EXTRACTED RECORDS —
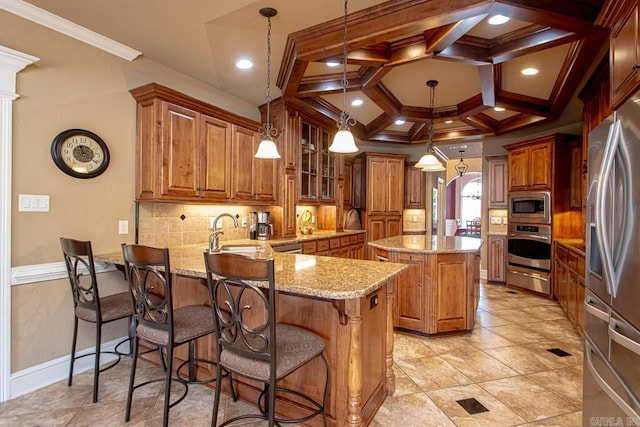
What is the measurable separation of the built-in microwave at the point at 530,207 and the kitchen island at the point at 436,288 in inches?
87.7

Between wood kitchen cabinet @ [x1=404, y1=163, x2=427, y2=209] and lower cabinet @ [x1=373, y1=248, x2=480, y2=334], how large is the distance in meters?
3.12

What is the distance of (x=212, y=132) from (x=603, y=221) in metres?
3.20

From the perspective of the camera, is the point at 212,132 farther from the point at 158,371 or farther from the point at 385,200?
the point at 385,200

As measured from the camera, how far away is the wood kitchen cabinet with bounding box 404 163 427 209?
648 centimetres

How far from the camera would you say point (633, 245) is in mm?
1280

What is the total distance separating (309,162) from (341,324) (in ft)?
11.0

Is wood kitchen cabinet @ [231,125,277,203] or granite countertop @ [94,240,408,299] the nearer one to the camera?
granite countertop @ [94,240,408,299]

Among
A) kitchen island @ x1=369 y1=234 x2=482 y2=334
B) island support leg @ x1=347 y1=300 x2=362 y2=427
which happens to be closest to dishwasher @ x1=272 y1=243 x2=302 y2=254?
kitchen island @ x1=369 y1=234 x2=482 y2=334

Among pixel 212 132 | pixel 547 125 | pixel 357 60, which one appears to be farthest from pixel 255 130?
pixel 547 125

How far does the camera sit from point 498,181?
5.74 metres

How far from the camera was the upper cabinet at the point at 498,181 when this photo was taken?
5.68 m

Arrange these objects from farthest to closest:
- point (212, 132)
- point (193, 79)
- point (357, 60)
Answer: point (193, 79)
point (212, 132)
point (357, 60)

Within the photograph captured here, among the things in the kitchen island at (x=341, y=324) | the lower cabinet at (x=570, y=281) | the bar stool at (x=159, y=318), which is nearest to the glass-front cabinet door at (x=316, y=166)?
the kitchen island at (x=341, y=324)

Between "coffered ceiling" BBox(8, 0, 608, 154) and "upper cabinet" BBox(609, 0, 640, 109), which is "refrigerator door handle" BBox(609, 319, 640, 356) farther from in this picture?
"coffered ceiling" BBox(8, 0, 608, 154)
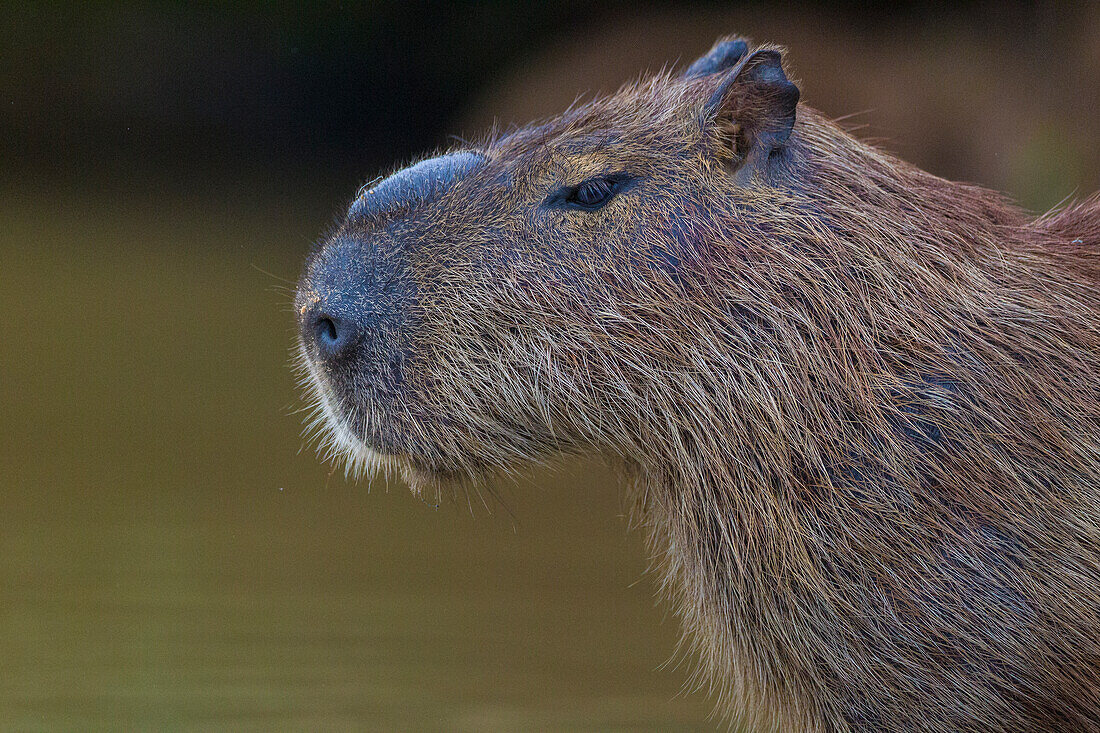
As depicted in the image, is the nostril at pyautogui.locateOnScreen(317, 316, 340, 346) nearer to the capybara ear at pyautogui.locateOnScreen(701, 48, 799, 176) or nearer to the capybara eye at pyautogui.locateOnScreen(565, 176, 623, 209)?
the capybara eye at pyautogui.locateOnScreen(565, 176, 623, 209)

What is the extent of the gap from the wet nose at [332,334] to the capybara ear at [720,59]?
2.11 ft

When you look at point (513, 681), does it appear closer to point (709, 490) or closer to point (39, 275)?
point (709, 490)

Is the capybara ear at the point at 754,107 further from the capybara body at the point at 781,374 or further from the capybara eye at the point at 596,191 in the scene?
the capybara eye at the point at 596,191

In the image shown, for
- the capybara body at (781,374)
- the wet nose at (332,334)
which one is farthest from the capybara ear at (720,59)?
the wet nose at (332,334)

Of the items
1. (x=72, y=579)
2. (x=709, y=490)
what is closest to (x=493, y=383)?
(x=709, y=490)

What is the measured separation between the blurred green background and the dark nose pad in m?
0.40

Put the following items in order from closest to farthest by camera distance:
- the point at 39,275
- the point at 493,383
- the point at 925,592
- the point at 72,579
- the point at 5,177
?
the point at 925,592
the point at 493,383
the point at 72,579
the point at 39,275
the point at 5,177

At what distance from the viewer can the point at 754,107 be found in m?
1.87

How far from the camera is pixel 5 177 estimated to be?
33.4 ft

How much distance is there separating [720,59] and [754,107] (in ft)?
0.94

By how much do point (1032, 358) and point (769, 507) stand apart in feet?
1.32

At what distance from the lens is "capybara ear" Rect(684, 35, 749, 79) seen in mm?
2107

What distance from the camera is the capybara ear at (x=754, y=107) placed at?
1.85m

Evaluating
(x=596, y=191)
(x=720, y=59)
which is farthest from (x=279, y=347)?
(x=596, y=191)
---
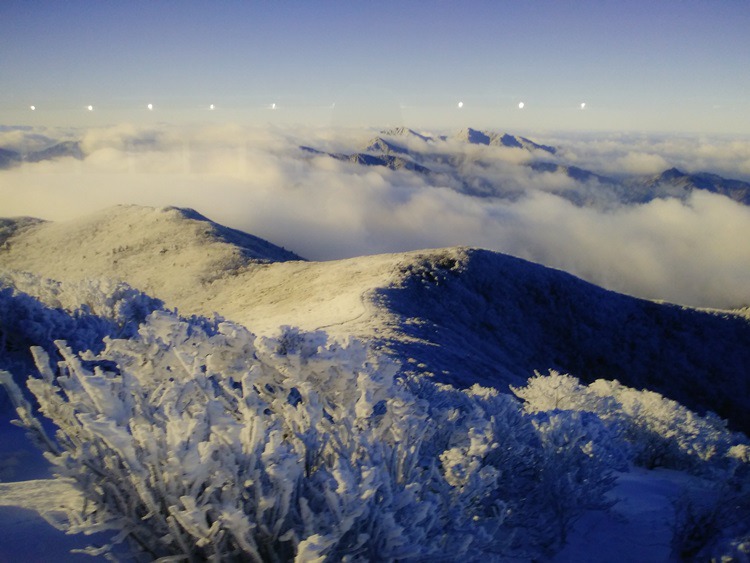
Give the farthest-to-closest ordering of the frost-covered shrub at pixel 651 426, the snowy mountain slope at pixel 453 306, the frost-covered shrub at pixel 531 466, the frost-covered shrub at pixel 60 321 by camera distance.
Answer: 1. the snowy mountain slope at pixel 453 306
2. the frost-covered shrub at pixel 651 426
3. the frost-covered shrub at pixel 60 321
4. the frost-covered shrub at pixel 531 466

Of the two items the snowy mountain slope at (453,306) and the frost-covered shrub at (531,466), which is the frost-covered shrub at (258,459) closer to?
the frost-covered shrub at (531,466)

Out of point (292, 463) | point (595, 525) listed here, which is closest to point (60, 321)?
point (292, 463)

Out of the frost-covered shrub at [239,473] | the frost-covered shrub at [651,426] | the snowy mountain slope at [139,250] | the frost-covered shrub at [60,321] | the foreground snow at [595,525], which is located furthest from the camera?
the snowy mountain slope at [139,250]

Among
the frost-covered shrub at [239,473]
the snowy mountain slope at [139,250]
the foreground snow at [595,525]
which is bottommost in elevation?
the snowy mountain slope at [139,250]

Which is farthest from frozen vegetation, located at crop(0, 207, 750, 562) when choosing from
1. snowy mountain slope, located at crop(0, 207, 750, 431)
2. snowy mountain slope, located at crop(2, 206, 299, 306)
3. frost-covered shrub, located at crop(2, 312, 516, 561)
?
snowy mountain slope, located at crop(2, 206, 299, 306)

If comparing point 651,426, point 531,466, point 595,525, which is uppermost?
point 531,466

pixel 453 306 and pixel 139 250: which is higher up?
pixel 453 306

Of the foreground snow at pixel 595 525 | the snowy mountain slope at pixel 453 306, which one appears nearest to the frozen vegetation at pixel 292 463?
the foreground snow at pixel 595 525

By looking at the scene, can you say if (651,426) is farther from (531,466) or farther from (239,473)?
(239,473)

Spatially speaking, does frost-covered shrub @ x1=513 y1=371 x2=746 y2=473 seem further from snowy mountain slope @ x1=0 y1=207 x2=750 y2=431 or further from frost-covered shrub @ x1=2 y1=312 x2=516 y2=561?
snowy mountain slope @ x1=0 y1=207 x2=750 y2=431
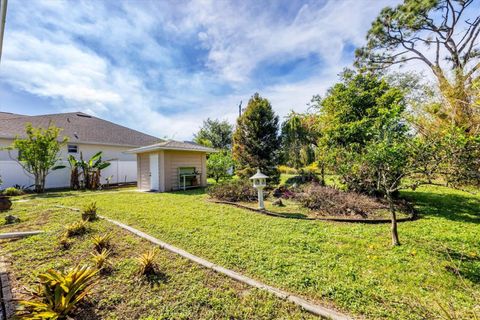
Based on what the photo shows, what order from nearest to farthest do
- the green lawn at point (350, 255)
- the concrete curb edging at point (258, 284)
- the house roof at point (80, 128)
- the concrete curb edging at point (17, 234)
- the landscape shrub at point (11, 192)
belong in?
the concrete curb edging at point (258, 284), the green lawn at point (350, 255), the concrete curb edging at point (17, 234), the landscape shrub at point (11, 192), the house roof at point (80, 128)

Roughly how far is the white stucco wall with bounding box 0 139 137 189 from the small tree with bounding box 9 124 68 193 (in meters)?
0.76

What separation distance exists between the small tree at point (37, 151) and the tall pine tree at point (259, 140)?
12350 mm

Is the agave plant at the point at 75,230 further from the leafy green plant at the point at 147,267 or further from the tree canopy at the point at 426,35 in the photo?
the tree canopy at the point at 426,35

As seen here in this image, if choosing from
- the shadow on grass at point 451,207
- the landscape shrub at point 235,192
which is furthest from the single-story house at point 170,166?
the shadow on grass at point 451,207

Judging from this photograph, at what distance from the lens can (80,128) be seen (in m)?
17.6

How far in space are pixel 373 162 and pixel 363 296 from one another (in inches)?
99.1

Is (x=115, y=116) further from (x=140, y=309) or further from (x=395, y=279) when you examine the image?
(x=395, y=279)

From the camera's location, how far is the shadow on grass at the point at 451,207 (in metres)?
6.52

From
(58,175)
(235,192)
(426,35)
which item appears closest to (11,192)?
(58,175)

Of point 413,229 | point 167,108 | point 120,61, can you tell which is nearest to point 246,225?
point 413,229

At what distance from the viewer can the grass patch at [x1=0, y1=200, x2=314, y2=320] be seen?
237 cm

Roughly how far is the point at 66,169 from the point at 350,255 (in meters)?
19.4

TASK —
Extract each line of the entries above in which the string "nose" occurs. The match is case-sensitive.

EXERCISE ANSWER —
What is the extent of the gap from the wet nose at [332,334] to the capybara ear at [720,59]?
- the wet nose at (332,334)
the wet nose at (332,334)
What is the measured separation between the blurred green background and the dark nose pad in m?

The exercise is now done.